What is asked — The article below on North Korea's missile launch ends with a paragraph naming missile and warhead capabilities that North Korea is either unlikely to have or not known to have. List each one.

Text passage —
┏━━
North Korea’s recent launch of a solid-fuel intercontinental ballistic missile (ICBM) is another dangerous step toward Pyongyang acquiring the capability to target nuclear warheads worldwide.

North Korea's ICBM
Image Credit: KCNA/North Korean Government.

North Korea’s recent launch of a solid-fuel intercontinental ballistic missile (ICBM) is another dangerous step toward Pyongyang acquiring the capability to target nuclear warheads worldwide. More disturbing, however, is the tacit assumption that underlies most reactions to news of the launch: that it represents another inevitable step for the Democratic People’s Republic of Korea (DPRK) to achieve an objective that American presidents said for decades was unacceptable.

North Korea ICBM

North Korea ICBM. Image Credit: KCNA.

It now seems that we are prepared to accept this outcome, but we’re just not very happy about it. The Biden administration, more concerned with their leader’s valedictory Ireland visit, managed a response only from a National Security Council deputy press officer. Likely setting a record for most cliches in a one-paragraph statement, the text condemned the launch as “a brazen violation of multiple UN Security Council resolutions” and asked North Korea “to come to the table for serious negotiations.” Just so Pyongyang didn’t miss the point, the statement added “[t]he door has not closed on diplomacy,” and the North should “choose diplomatic engagement.”

Uncertainty Remains High on North Korea

No wonder the Kim family’s hereditary Communist dictatorship dismisses Washington’s formulaic criticisms. These contain little more than bluster in answer to the DPRK’s continued march toward becoming a nuclear-weapons state. Is this what “unacceptable” means? History will record that repeated, unsuccessful American calls for negotiations have empowered nearly three decades of North Korean advances in nuclear-weapons and ballistic-missile technology. No one in Pyongyang fears that any dispositive action will be taken to thwart their efforts.

Indeed, the very people who most vociferously advocated a diplomatic resolution of rogue-state nuclear proliferation programs now argue just as vociferously that it is too late to take serious action, and that we must accept the DPRK — and soon enough, Iran — as nuclear powers. First, it was too soon to consider the use of military force or regime change, and now it’s too late. Pyongyang and other nuclear aspirants benefit from this muddled thinking, knowing what they want even if we don’t, and single-mindedly pursuing their objectives while we worry about those poor, brazenly violated Security Council resolutions.

Fortunately, it is not yet too late. It remains highly likely that the North still cannot mate a nuclear device to one of its ICBMs, nor is there physical proof that a missile and weapons payload can reach this country. We do not know if Pyongyang has successfully developed re-entry vehicles that can sustain warhead integrity and reliability when their trajectories bring them back into Earth’s atmosphere, nor do we know whether the DPRK has sufficient targeting capabilities to actually hit what it is aiming for.
┗━━
Information provided —
┏━━
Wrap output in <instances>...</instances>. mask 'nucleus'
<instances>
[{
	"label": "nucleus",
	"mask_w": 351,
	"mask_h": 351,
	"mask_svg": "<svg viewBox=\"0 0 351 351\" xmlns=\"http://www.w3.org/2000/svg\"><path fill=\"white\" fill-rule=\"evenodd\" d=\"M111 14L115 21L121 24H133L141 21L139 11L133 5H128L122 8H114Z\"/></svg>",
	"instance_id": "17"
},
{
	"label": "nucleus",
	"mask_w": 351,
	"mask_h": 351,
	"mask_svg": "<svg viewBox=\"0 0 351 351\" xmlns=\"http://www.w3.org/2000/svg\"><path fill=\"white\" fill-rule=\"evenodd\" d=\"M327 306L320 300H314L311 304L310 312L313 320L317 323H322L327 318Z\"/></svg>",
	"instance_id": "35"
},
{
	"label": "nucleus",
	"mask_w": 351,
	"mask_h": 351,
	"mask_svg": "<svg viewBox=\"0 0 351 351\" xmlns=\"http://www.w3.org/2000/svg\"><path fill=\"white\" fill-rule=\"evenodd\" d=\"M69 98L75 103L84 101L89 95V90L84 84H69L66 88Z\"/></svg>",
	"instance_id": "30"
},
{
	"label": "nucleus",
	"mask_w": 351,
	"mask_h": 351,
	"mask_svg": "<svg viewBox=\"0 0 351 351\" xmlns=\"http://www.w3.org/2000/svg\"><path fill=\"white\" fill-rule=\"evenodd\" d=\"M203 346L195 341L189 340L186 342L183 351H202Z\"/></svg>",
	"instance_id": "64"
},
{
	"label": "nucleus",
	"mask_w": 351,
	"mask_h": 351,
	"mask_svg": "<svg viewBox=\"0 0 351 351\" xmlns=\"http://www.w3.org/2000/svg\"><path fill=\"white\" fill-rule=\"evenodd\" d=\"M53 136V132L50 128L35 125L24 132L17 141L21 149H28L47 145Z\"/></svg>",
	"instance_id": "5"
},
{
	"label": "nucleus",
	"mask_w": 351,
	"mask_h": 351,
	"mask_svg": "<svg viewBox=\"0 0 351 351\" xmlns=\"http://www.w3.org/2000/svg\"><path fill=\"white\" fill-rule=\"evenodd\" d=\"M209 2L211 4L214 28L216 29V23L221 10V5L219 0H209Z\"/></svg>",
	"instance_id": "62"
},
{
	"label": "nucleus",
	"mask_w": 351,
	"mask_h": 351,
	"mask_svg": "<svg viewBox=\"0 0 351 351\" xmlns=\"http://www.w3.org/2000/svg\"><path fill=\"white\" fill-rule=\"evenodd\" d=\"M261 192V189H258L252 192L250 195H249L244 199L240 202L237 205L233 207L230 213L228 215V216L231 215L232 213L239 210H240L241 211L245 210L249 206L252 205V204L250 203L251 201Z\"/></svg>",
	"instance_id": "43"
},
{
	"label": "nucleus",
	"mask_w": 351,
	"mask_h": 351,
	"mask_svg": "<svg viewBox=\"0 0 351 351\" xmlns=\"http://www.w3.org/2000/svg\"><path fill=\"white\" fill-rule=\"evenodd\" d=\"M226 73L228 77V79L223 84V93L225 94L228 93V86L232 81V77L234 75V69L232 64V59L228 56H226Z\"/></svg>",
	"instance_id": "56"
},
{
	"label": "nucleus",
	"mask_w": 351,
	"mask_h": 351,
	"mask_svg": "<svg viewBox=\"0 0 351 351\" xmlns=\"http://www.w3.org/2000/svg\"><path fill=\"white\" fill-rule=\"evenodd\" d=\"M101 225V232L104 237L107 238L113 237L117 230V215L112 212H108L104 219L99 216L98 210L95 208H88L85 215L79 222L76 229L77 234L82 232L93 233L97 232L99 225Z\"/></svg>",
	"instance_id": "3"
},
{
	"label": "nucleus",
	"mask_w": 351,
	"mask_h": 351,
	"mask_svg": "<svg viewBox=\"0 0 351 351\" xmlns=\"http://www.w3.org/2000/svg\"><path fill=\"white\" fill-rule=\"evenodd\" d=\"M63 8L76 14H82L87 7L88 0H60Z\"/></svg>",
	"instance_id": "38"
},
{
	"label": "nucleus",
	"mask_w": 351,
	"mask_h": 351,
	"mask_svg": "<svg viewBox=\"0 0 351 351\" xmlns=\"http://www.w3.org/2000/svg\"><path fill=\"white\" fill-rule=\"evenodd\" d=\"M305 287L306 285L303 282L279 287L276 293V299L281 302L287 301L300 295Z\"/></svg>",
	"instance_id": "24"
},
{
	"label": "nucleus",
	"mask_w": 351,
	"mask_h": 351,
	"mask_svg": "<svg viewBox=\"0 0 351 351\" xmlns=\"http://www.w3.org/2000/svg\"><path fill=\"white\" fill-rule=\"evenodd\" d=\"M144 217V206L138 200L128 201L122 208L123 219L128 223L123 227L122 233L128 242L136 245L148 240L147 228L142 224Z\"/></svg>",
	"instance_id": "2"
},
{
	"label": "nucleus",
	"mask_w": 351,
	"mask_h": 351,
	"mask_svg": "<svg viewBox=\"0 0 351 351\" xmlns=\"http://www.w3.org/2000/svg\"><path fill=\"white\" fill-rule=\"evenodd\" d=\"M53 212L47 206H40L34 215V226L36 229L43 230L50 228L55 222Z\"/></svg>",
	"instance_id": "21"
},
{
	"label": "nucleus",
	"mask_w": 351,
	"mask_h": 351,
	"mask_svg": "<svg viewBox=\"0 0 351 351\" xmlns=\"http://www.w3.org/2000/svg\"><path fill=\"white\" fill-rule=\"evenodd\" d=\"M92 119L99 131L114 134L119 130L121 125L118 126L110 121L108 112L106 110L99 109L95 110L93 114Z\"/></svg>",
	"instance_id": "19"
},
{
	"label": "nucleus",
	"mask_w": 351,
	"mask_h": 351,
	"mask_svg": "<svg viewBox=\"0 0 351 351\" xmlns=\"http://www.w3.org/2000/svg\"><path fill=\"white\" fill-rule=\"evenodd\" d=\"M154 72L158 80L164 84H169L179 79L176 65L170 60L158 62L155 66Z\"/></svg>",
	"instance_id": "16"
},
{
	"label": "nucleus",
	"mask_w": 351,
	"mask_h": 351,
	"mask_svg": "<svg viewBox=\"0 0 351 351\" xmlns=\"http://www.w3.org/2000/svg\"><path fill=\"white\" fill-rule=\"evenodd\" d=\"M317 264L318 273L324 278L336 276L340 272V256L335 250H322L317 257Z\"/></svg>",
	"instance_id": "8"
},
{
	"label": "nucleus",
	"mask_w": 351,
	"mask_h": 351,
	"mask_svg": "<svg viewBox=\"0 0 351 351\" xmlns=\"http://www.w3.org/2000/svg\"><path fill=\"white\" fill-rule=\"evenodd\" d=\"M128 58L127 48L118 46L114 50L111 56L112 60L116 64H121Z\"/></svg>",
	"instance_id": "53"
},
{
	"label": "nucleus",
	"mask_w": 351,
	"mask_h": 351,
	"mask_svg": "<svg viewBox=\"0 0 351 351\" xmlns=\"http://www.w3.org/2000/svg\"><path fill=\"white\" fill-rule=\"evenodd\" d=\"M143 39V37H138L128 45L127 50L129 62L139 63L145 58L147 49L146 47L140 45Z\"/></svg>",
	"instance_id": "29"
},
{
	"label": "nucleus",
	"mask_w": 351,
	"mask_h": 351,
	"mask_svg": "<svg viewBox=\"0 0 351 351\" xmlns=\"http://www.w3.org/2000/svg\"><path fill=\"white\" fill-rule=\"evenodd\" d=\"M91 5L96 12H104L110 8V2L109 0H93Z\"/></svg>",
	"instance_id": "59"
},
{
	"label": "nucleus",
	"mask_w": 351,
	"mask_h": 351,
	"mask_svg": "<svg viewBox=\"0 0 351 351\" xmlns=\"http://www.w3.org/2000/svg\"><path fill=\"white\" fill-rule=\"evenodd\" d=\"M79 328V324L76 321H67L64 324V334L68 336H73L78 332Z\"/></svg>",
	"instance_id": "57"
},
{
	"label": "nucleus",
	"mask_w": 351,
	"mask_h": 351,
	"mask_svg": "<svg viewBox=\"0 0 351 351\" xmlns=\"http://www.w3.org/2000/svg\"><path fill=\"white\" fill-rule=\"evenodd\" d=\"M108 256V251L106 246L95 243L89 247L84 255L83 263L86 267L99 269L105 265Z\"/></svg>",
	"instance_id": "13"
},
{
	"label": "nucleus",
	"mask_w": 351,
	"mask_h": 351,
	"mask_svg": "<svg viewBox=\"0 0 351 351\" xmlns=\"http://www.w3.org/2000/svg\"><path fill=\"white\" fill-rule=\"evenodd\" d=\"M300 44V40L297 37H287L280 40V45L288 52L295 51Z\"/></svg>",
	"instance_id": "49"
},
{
┗━━
Solution below —
- The ability to mate a nuclear device to one of its ICBMs
- Physical proof that a missile and weapons payload can reach this country
- Re-entry vehicles that can sustain warhead integrity and reliability when their trajectories bring them back into Earth's atmosphere
- Targeting capabilities sufficient to actually hit what it is aiming for